A CORK father who was desperately trying to beat a substance addiction died from a drug-related death last week, according to Christina Chalmers, Helping Cork's Homeless founder.
The man could still be alive if the city’s step-down facility - that is lying idle and unused on the Western Road - was up and running, Ms Chalmers said.
“It’s just shocking really because I knew him very, very well, he would have confided in me an awful lot and he was really determined to get himself sorted out,” she said.
“He appeared to be a real happy-go-lucky character, but just the curse of the addiction...he really was one of the triers.”
Ms Chalmers said that beds in treatment centres - such as Bruree in Limerick - sometimes remain full because homeless people who have been through rehabilitation have nowhere else to go once finished.
This means that new clients needing rehab can’t be admitted.
Ms Chalmers said the €2.1million refurbished “turn-key” Western Road facility could provide exactly what those people need - somewhere to stay one they had completed their rehab program.
She called for the necessary funding to be delivered that would allow the centre to open.
“It’s lying idle since 2007. Those beds in Bruree are being taken up by people with nowhere to go, so that’s 16 men who could come down from Bruree in Limerick to Cork.
Ms Chalmers said this, in turn, would free up beds in emergency shelters in the city.
It doesn't just help 16 people by getting this place up and running, it has a ripple effect.”
Ms Chalmers said for many who come out of treatment, “they’re straight back to the Simons and the Vincents and fully exposed to addiction”.
“They’re attempting recovery, they’re attempting to change their lives and live in recovery and they’re fully exposed to addiction surrounding them when they are inside in the emergency shelters.
The Helping Cork's Homeless advocate was heartbroken by the man's recent death.
She had worked with the man, who she said had been battling homelessness and struggling with addiction for some time.

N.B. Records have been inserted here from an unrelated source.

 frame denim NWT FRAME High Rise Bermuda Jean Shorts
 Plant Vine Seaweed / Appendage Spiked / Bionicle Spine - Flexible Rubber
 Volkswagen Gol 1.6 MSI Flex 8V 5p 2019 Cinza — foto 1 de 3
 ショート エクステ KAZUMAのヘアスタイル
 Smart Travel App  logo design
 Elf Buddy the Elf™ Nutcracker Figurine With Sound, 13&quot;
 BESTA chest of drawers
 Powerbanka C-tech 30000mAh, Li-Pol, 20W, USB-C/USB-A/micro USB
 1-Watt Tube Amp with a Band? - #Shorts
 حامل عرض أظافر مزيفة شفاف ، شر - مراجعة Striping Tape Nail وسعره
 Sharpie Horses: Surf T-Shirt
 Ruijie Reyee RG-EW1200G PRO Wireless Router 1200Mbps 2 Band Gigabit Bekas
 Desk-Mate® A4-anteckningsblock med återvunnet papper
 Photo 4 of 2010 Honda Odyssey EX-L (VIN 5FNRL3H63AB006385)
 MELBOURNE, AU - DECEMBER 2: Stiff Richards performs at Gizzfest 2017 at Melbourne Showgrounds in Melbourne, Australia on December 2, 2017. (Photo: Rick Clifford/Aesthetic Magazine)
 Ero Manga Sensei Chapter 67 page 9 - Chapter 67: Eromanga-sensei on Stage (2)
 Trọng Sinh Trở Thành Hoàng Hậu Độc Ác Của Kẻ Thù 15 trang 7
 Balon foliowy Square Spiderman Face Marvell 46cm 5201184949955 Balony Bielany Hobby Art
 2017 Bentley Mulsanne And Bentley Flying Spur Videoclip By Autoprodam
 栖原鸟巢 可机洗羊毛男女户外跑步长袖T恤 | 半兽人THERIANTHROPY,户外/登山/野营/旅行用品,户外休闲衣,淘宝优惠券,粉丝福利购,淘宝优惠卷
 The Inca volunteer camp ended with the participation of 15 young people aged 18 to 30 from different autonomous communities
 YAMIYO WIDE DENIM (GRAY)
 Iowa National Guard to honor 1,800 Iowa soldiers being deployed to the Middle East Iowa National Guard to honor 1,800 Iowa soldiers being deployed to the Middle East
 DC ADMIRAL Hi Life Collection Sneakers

“He was young, he was a trier, he was really trying to get out of addiction, he had a heart of gold - people who would know him wouldn't have a bad word to say about him.
“He had a young child who he absolutely idolised and he was very determined to come out of addiction.
“He was willing to go to treatment.”
The step-down facility, or former Abbey Point bed and breakfast building on Western Road, was bought by Cuan Mhuire in 2007.
Cuan Mhuire has said they could open the centre within weeks if the necessary funding was provided to operate it.